XRP (XRP -0.68%) is a cryptocurrency designed for nothing flashier than moving value from A to B almost instantly and for almost nothing in fees. Banks wrestling with faster-payments mandates and cross-border fee pressure now have a tool that settles transactions in the time it takes to blink, so long as they're willing to abandon SWIFT. Here's why some of those banks and other financial companies are starting to consider XRP as a core reserve they might keep for decades rather than merely as a cryptocurrency investment to hold on the balance sheet.

It's a lot faster and cheaper than the status quo

On the XRP ledger (known as XRPL), a transfer finalizes in roughly three to five seconds, with typical network fees of less than 0.001 XRP, or about a tenth of a cent at recent prices. For the sake of comparison, consider that SWIFT's own progress report touts a "dramatic" improvement to a 24-hour average for cross-border settlement last year, down from 96 hours in 2019.

Why does that transaction time and cost gap matter to banks when it comes to choosing a technology to use?

If you're a bank, capital that's trapped in transit is capital that isn't earning a yield. Every hour shaved off transaction settlement frees up capital that can be redeployed, thereby enabling the bank to generate more earnings than it would otherwise. Thus, there's a strong financial incentive here for banks to switch, and little that keeps them tied to the legacy solution except for inertia.

A trio of investors sit around a table as they look at several papers and discuss business.

Image source: Getty Images.

Furthermore, XRP's fee structure is predictable. SWIFT's message charges, foreign exchange spreads, and flat fees can be on the order of $50 per transfer. Typically, those exchange fees are billed as a percentage of the transfer amount, with 1% being a common take, so costs add up quickly for players that need to transact frequently and in large sums. With XRP, costs stay microscopic regardless of notional transaction size, and there is no currency being exchanged, so there are no exchange fees at all.

That reliability underpins the token's appeal as a utility reserve rather than a speculative investment. Once adopted, if it's anything like SWIFT, banks will be loath to transition to something else unless the benefits of doing so are very compelling.

Compliance matters too

The speed of a solution alone has probably never sold a big bank's chief compliance officer on adopting a new technology. What moves the needle is control and traceability.

XRP's ledger natively bakes a slew of regulatory compliance features directly into the protocol.
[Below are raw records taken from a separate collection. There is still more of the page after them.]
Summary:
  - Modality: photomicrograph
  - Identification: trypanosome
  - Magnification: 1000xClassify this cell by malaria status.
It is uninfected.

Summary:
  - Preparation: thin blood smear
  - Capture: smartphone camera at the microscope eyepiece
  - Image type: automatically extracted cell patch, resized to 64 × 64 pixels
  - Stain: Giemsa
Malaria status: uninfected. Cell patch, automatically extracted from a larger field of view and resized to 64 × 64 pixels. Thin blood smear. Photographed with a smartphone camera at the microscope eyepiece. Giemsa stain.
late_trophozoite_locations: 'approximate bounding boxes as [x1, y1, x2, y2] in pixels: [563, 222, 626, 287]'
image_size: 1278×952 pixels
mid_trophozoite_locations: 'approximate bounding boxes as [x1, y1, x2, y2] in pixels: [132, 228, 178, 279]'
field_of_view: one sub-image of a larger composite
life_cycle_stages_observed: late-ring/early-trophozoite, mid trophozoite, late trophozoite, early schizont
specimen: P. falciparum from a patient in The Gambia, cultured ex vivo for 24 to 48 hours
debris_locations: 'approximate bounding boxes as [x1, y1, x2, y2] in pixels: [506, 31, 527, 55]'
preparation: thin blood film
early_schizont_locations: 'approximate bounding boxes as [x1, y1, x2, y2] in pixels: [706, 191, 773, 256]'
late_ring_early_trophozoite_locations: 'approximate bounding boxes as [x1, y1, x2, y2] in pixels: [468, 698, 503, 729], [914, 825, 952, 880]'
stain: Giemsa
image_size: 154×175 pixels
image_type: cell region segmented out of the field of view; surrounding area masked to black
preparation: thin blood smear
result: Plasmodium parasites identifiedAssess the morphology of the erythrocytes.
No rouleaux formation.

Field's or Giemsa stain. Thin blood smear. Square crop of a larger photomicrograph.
Asset issuers, including those with key assets like stablecoins, can freeze individual trust lines, enact a global freeze, or enable deposit authorization so an account only accepts funds it has vetted. These features let banks satisfy know-your-customer (KYC) and anti-money-laundering (AML) obligations without incorporating external smart contract code, which is a tremendous headache on many other chains, particularly Ethereum.

As a result of XRP's compliance features and potential to cut costs, real-world pilots of financial businesses and organizations trialing XRP are piling up. Bhutan's central bank began a central bank digital currency (CBDC) sandbox on XRP's tech three years ago, looking to extend financial inclusion across its mountainous villages. More recently, Dubai green-lit a property tokenization platform that records deeds on XRPL, targeting $16 billion in real estate. Each project requires the ledger to prove it can handle regulated assets at scale, which is progress that risk officers and bank executives watch far more closely than investors typically do.

If those trials mature into production systems, banks holding XRP as an operational reserve gain a second benefit of optionality. The same tokens that are useful for making large international payments can also pay ledger fees for tokenized bonds or be used for trading other tokenized financial instruments. That versatility hedges against the risk that today's fast payment rails become tomorrow's legacy drag in the way that SWIFT is.

Thus, the durability of XRP as an asset is starting to look more persuasive than ever.

XRP's price can be volatile, yet the direction of travel toward faster payments, programmable compliance, and institutional custody is hard to miss.

For investors, that means the thesis behind buying and holding XRP today hinges less on a meme-driven price spike and more on the quiet decisions banks make to incorporate it over the next decade. Ripple, the company that issues XRP, is highly motivated to ensure that banks keep adopting the coin for their back-end use.

If XRP becomes the solution for tokenized deposits, CBDCs, and cross-border wholesale flows, demand from institutions with no intention of selling could easily anchor the coin's long-term value. And so far, the evidence is that things are moving in that direction.